When she died, I had returned the night before to my hometown to say goodbye (as I said, this was not unexpected), so I helped my mother with funeral preparations. The funeral was a week later (there are a number of legal hurdles for cremation in Wisconsin), and was in my grandmother’s Catholic church and involved a full Catholic Mass. I attended, I sang, I refrained from punching the priest when he started talking about abortion for no reason during the homily. And a number of people told me that my family and I were in their prayers. And I thanked them.
But the people I thanked profusely were the two women from my mother’s (not my grandmother’s) church, who came to the post-funeral dinner and collected people’s plates, made sure there was enough coffee, did the dishes, packed up the leftovers, and just quietly took as much of the administrative burden off the family as they could. I’m sure we were also in their prayers, but what they did was so much more meaningful than just “appealing to the highest power they know”.
It is far too easy to say “you’re in my prayers” or even “you’re in my thoughts” or “sending good intentions your way”, and to think your job is done. It’s also far too easy to take someone’s tragedy-amplified frustration and lack of grace in receiving your good intentions as justification to refrain from helping further. This is not okay.

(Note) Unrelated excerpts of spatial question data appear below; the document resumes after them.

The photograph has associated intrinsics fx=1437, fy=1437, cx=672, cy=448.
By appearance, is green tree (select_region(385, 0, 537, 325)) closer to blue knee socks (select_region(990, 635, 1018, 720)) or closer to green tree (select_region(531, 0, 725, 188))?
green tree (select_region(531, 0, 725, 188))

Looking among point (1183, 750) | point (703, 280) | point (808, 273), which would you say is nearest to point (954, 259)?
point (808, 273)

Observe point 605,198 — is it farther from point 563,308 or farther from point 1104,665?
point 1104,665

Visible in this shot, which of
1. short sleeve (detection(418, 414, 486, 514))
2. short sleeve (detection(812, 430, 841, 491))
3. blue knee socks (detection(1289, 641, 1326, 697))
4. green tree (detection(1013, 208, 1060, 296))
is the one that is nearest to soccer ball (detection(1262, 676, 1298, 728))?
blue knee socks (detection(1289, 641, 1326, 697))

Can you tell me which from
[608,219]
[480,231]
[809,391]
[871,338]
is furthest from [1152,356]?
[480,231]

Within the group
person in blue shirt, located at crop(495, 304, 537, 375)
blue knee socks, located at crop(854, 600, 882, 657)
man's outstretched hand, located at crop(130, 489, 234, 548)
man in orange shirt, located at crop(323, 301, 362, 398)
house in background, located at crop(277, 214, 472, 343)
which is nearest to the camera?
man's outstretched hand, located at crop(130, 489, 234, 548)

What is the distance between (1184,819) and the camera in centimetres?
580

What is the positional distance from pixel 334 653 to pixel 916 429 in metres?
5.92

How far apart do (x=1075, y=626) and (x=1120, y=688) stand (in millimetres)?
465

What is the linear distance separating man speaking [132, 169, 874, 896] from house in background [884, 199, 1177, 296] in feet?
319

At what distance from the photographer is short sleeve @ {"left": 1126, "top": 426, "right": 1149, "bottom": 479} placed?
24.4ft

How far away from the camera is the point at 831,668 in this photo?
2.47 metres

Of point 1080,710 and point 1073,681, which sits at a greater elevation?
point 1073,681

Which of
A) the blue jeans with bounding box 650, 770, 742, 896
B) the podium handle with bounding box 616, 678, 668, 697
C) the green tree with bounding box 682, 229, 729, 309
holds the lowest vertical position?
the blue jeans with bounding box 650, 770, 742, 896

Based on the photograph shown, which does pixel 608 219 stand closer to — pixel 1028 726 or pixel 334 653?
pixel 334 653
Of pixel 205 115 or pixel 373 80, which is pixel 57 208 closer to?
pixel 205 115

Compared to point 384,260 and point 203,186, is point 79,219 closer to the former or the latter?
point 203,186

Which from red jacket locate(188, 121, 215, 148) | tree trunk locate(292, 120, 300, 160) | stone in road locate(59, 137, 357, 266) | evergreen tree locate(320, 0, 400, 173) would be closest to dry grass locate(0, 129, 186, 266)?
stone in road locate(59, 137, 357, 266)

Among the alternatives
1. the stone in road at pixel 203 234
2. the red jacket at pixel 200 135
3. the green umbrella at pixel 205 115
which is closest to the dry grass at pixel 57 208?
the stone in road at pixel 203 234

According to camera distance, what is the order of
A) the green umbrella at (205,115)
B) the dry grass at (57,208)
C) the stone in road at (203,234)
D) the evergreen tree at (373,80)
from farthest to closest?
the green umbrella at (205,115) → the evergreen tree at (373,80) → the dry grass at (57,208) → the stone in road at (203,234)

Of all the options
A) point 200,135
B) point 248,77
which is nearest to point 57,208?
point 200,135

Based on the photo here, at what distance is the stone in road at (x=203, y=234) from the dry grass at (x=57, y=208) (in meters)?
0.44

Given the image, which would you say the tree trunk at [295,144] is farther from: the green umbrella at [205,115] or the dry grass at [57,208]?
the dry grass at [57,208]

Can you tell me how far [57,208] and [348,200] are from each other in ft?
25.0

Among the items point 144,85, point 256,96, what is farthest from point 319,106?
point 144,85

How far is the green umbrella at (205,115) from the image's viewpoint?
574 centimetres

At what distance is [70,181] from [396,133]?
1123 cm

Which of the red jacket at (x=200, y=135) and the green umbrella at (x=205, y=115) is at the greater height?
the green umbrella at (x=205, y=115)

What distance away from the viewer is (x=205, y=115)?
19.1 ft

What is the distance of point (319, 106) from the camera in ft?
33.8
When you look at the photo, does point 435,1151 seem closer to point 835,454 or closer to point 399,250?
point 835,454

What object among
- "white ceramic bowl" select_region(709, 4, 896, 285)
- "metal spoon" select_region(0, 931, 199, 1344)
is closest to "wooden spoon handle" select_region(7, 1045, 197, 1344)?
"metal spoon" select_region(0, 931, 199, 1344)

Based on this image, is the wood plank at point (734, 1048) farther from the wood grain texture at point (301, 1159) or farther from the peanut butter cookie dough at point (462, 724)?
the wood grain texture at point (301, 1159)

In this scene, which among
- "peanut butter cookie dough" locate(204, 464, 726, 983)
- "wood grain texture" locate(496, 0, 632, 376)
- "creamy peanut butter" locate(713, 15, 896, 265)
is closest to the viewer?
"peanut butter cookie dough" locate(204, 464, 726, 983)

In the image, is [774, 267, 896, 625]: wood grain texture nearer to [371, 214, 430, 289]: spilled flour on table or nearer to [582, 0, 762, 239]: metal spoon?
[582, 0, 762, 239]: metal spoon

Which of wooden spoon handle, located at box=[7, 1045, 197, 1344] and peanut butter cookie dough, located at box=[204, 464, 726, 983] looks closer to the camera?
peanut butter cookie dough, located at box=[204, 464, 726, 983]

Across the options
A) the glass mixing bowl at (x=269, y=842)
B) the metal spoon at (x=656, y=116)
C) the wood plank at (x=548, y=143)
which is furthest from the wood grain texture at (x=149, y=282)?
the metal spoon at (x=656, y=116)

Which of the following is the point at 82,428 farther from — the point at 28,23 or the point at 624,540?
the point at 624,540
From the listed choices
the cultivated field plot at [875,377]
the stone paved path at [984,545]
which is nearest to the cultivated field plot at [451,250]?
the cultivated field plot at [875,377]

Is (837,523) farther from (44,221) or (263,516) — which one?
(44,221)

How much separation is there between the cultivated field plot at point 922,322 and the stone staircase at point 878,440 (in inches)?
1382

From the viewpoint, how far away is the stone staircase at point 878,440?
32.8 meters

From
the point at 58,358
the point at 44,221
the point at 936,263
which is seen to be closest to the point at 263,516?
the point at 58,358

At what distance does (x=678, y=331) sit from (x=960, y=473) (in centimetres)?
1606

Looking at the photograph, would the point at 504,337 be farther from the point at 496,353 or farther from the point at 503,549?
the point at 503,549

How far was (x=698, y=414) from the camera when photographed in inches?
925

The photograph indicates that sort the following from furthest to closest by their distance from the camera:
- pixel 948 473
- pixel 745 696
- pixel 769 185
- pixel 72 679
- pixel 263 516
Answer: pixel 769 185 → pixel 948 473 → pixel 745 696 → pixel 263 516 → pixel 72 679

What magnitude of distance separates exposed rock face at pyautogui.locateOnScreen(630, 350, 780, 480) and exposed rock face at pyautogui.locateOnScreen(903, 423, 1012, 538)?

Because I was raised Catholic rather than Protestant, I grew up with a strong emphasis placed on the importance of outwardly displaying your faith through works. Someone lost their house to a fire? Yes, pray for them, but get them some money or donate clothing or let them stay in your house. Someone is grieving a loved one? By all means pray for them, but bring them some food and make sure they have what they need to take care of themselves whilst grieving.
So the next time you’re in a situation where you want to offer someone your prayers – that’s fine. But take a minute before you tell them they’re in your prayers to think of something else, something mundane but concrete, that you can do to help them too. The problem is not that you’re offering your prayers. The problem is you think that’s enough.
The kinder, gentler version of, “Prayer is literally the least you can do.” This has been going around again in my wife’s pastoral circles, which is a good thing in my opinion.
I’m not religious either, but I guess my personality is less confrontational. When my (very religious/practicing Catholic) dad died, several people told me our family was “in [their] prayers,” which I took (and gratefully accepted) as an expression of sympathy. But that’s just me.
That said, I thought the young woman/tornado survivor in Oklahoma who told Wolf Blitzer she was an athiest was…awesome. If I remember right, she had no problem with prayers, or people offering prayers, but wasn’t going to play along with Wolf and his aw shucks nonsense. Good for her.
Because, as the saying goes, nothing fails like prayer.
I’m not confrontational either (see above related story about grandmother’s funeral), but I also honestly think that if you’re judging someone based on their reactions after having experienced a tragedy, they’re probably not the problem.
I have issues when the phrase “our thoughts and prayers go out to…” because it’s almost become knee-jerk in its usage. I wonder how many people actually think or pray when it comes to the person to whom they’ve issued the “thoughts and prayers” line.
That said, I’m a big believer in what the people who cleaned up did, almost more so than prayer. I was raised with the idea that grim and quiet resolve is better than loudness coupled with lack of value. I’d be the guy who would be cleaning up or something along those lines. Call me an “instrumental griever” in the parlance of thanatologists.